→ **TASK DETAILS**: Update the wage growth article, everything from "The steep pandemic-induced" down to "back to 1997.)", so that "Atlanta Federal Reserve" becomes "Federal Reserve Bank of Atlanta".

→ **GIVEN PASSAGE**:
The steep pandemic-induced run-up in US wages is petering out—except for Americans who quit their job to find a new one.
Overall, the pace of US wage growth has been static: 6% in April, based on a three-month moving average, unchanged from March, according to data from the Atlanta Federal Reserve. That’s largely because employees who stayed at their job didn’t see any change in how fast their wages are growing, noted Nick Bunker, a labor economist at online jobs site Indeed.
Job stayers saw an annual increase of 5.3%, vs 7.2% for job switchers. To be sure, that 5.3% jump is still higher than at any point before the pandemic. (The data go back to 1997.)
“Most people are job stayers rather than job switchers,” Bunker said. “If the tight labor market is not further increasing wage gains for people who are staying at their jobs, that would suggest that overall maybe wage growth is less likely to continue picking up and might even potentially cool a little bit.”
Wage inequality has been closing
The tracker—which is the only government data source that splits out wages by income—showed that wage gains were highest among the poorest Americans. The bottom 25% of America got a yearly 6.4% raise vs 4.7% overall.
Nonwhite Americans also saw their wages grow faster—by 5.4%—than white Americans, whose wages jumped 4.6%. The wage premium that comes with going to college also declined, with those with up to a high school degree getting a 5.2% yearly increase vs 4.5% for those with college degrees.
“A regular feature of tighter labor markets is that they tend to disproportionately help people who are traditionally disadvantaged in the labor market,” Bunker said.
But the report also showed signs that the era of record-high increases may be coming to an end: The share of workers who saw no wage growth at all ticked up slightly for the first time since May 2021.

→ **Saved data entries**:
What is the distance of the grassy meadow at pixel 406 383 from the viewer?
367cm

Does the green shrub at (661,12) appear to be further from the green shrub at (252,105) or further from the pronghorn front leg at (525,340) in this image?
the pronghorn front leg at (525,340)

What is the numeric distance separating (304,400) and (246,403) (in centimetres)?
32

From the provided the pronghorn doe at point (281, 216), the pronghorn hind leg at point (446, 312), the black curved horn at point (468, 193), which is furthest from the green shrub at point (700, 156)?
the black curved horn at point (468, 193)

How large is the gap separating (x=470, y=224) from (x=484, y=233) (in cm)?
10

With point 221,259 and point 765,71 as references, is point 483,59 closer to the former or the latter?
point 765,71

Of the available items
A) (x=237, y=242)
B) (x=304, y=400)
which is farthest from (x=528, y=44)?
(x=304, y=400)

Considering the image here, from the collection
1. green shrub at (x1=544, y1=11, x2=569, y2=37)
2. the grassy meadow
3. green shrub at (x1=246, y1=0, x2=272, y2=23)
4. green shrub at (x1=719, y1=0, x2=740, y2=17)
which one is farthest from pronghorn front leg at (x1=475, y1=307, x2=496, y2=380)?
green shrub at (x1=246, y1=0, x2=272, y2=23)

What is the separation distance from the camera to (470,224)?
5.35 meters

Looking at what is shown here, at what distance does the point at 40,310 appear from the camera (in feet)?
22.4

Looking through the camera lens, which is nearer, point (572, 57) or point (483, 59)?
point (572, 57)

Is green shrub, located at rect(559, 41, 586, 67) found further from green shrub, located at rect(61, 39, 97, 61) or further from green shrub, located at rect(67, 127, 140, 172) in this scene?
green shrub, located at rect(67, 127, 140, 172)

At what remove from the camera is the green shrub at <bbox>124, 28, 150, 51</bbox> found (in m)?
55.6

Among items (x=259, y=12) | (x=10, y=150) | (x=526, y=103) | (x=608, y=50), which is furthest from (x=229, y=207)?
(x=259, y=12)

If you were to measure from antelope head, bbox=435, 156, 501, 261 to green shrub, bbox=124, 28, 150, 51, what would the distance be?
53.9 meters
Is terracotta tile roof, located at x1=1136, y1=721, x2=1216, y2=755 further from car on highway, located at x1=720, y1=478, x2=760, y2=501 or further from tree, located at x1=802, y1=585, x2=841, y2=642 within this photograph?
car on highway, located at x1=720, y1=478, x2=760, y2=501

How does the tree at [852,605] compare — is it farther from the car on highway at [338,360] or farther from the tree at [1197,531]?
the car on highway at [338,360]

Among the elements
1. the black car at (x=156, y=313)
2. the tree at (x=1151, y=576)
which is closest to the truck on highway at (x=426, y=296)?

→ **TASK RESPONSE**:
The steep pandemic-induced run-up in US wages is petering out—except for Americans who quit their job to find a new one.
Overall, the pace of US wage growth has been static: 6% in April, based on a three-month moving average, unchanged from March, according to data from the Federal Reserve Bank of Atlanta. That’s largely because employees who stayed at their job didn’t see any change in how fast their wages are growing, noted Nick Bunker, a labor economist at online jobs site Indeed.
Job stayers saw an annual increase of 5.3%, vs 7.2% for job switchers. To be sure, that 5.3% jump is still higher than at any point before the pandemic. (The data go back to 1997.)